» Problem to solve
Print every one of the entries below word for word, leaving the pictures out of your output.

--- START OF Records supplied ---

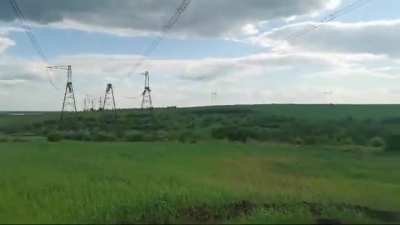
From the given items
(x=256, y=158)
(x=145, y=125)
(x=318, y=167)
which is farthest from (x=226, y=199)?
(x=145, y=125)

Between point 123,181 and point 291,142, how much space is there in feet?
191

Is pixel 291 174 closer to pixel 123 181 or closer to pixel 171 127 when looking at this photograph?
pixel 123 181

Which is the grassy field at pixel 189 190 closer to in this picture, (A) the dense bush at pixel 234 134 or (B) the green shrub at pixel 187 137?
(B) the green shrub at pixel 187 137

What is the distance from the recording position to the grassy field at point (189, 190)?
22109 millimetres

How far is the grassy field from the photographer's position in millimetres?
22109

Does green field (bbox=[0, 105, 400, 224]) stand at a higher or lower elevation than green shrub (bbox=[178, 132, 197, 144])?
higher

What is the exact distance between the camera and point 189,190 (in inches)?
1083

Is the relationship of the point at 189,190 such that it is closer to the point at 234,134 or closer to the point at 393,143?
the point at 393,143

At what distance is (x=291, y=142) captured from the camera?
8656cm

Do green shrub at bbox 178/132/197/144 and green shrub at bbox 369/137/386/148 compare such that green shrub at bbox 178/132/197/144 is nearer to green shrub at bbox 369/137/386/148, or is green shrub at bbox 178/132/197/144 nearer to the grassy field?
green shrub at bbox 369/137/386/148

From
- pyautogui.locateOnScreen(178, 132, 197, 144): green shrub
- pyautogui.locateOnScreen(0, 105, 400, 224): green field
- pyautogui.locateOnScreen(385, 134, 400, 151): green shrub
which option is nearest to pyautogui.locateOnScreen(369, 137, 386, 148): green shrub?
pyautogui.locateOnScreen(385, 134, 400, 151): green shrub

--- END OF Records supplied ---

» Answer for the task
From the given items
(x=256, y=158)
(x=145, y=125)
(x=318, y=167)
which is farthest from (x=226, y=199)?
(x=145, y=125)

Between point 123,181 and point 291,142, how much space is there in feet?
191

Is pixel 291 174 closer to pixel 123 181 or closer to pixel 171 127 when looking at this photograph?
pixel 123 181

Which is the grassy field at pixel 189 190 closer to in this picture, (A) the dense bush at pixel 234 134 or (B) the green shrub at pixel 187 137?
(B) the green shrub at pixel 187 137

What is the distance from the recording position to the grassy field at point (189, 190)?
22109 millimetres

How far is the grassy field from the photographer's position in millimetres?
22109

Does green field (bbox=[0, 105, 400, 224]) stand at a higher or lower elevation than green shrub (bbox=[178, 132, 197, 144])?
higher

What is the exact distance between the camera and point 189,190 (in inches)?
1083

Is the relationship of the point at 189,190 such that it is closer to the point at 234,134 or closer to the point at 393,143?
the point at 393,143

At what distance is (x=291, y=142) captured from the camera?
8656cm

Do green shrub at bbox 178/132/197/144 and green shrub at bbox 369/137/386/148 compare such that green shrub at bbox 178/132/197/144 is nearer to green shrub at bbox 369/137/386/148, or is green shrub at bbox 178/132/197/144 nearer to the grassy field?
green shrub at bbox 369/137/386/148

From
- pyautogui.locateOnScreen(178, 132, 197, 144): green shrub
- pyautogui.locateOnScreen(0, 105, 400, 224): green field
- pyautogui.locateOnScreen(385, 134, 400, 151): green shrub
which option is nearest to pyautogui.locateOnScreen(369, 137, 386, 148): green shrub?
pyautogui.locateOnScreen(385, 134, 400, 151): green shrub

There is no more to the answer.